[cfe-dev] Fixing selector types on the GNU runtime
David Chisnall
csdavec at swansea.ac.uk
Tue Jan 20 16:51:46 PST 2009
On 19 Jan 2009, at 21:29, Chris Lattner wrote:
>
> On Jan 19, 2009, at 1:25 PM, Mike Stump wrote:
>
>> On Jan 18, 2009, at 3:01 PM, David Chisnall wrote:
>>> NULL is #defined as 0 for C++ on FreeBSD.
>>
>> This is wrong. If you're using a recent g++ based compiler, NULL
>> should be __null in g++. :-)
>>
>>> I get missing sentinels in a huge numbers of missing sentinel errors
>>> when
>>> building LLVM.
>>
>> And do they go away if you have NULL defined correctly?
>
> I agree with Mike here. FreeBSD should be using __null or 0L. I
> don't think we should switch CGObjCGNU to using a different idiom
> than the rest of the code base, and I don't want to change the
> entire LLVM world to avoid NULL in varargs.
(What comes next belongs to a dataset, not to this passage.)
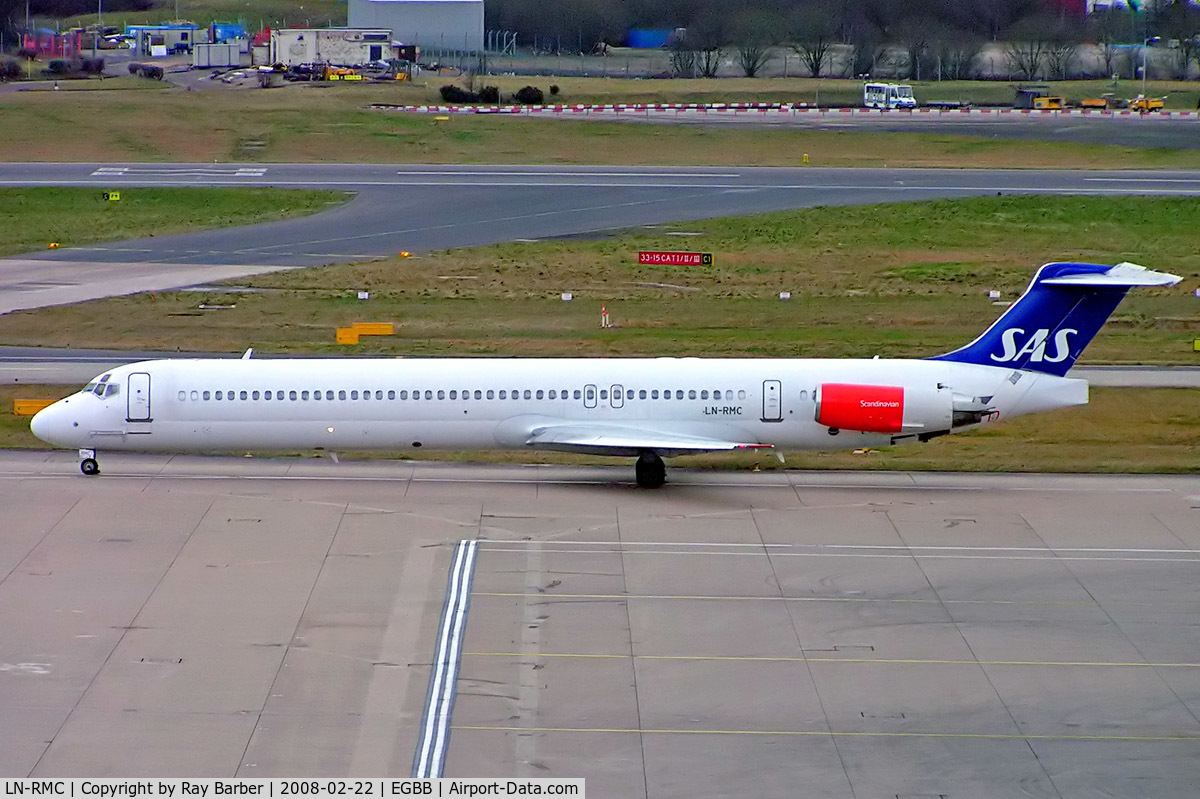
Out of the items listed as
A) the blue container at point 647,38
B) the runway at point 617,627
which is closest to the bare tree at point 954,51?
the blue container at point 647,38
I can't find a copy of the spec online (and I leant my paper copy to
someone a while ago), but every reference I can find says that NULL
may be a #define for 0 or 0L. Neither of these is guaranteed to be
pointer sized or bigger (although 0L is on most platforms, with Win64
being the most notable exception that springs to mind and caused a lot
of breakage for code that assumed sizeof(long) >= sizeof(void*)). As
I recall, the rationale for NULL in C++ was compatibility with C code,
and its use was discourage in new C++ code.
If NULL is #define'd to __null on some platforms, then this is great,
but isn't it a GCC extension? I was under the impression that the
LLVM coding conventions stated that GCC extensions were to be avoided
so that it could be easily portable to compilers.
I don't really care whether this part of the diff is committed - the
part I am interested in is the part that makes clang able to compile
Objective-C code on non-Apple platforms again - but it would be nice
to be able to compile both clang and LLVM without myriad warnings.